In the commentary on Twitter's alleged shadow banning, which outlet published the Sunday piece that the Vice story drew from?

===== Extract provided

A consequence of covering the intersection of social media and democracy is that sometimes you wind up having to discuss things that are very dumb. The somewhat infuriating controversy over Twitter’s “shadow banning” of prominent conservatives — something that it is in no way doing — is one of them. And yet how Twitter reacts to the attendant criticism could determine whether the company ever gets a handle on the abuse its platform is so well known for.
Yesterday I mentioned a misleading story in Vice whose headline then stated, falsely, that “Twitter is ‘shadow banning’ prominent Republicans like the RNC chair and Trump Jr.’s spokesman.” (It has since been changed.) That story drew from a Sunday piece by Gizmodo that described how some “controversial” accounts were being “demoted in search results.”
The first thing to note about this story is that it begins and ends with which accounts are suggested when one begins typing in a name in the Twitter search box. That’s it. The very worst thing Twitter can be accused of here is, in some cases, making you spell out some people’s full names if you wanted to read their tweets.

==========
===== Information shown

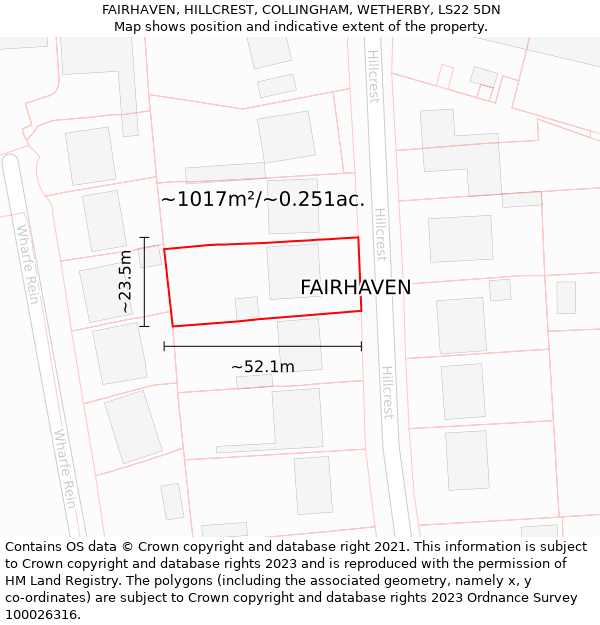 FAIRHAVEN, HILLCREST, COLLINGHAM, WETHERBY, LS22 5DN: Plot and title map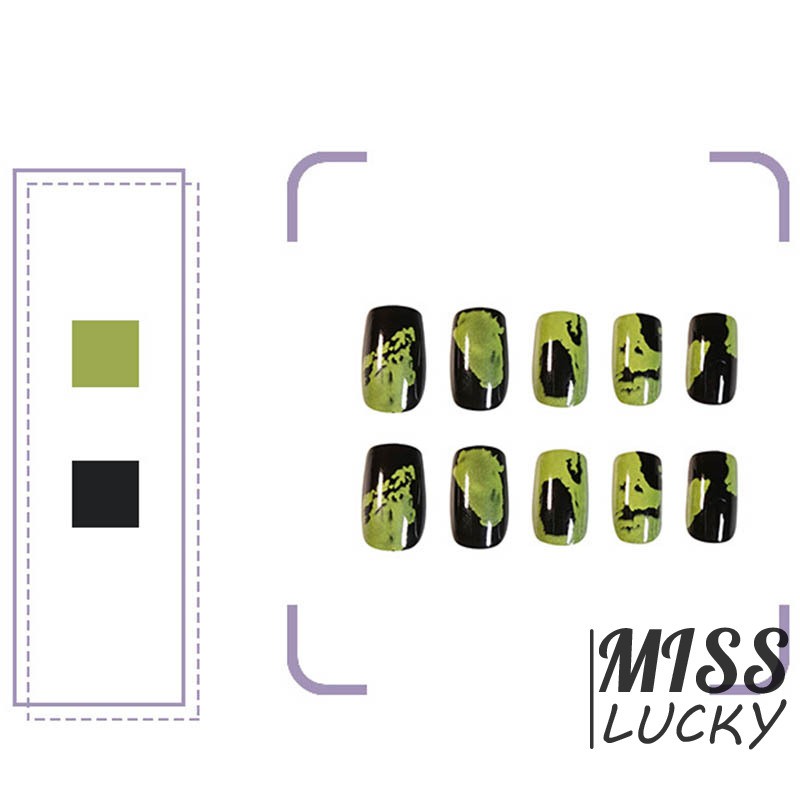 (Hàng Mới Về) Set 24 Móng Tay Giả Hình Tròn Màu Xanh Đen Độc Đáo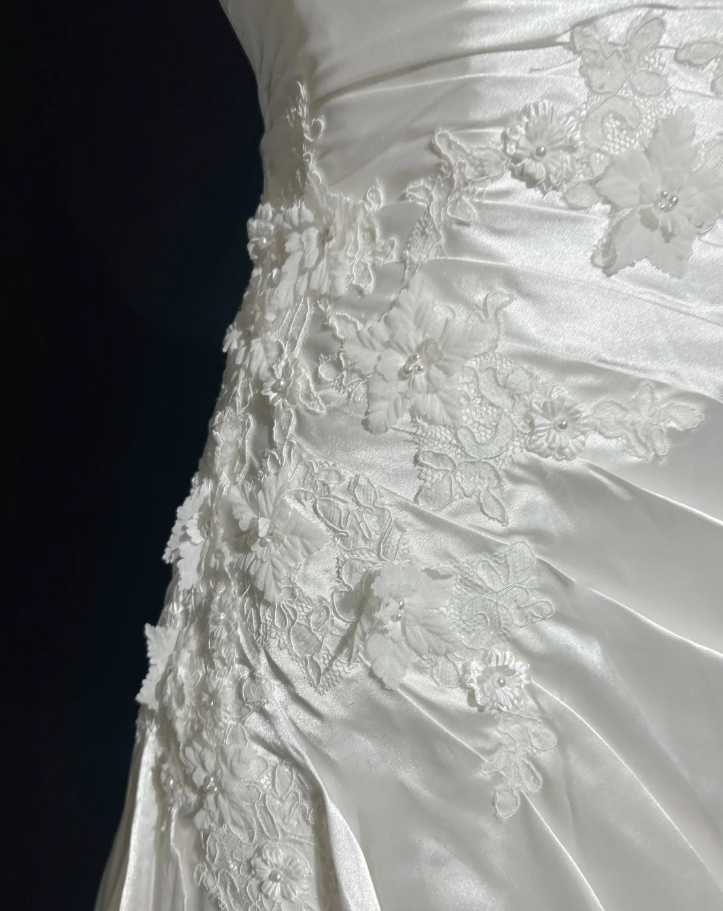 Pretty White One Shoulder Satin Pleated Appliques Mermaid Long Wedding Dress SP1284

==========

Written response: Gizmodo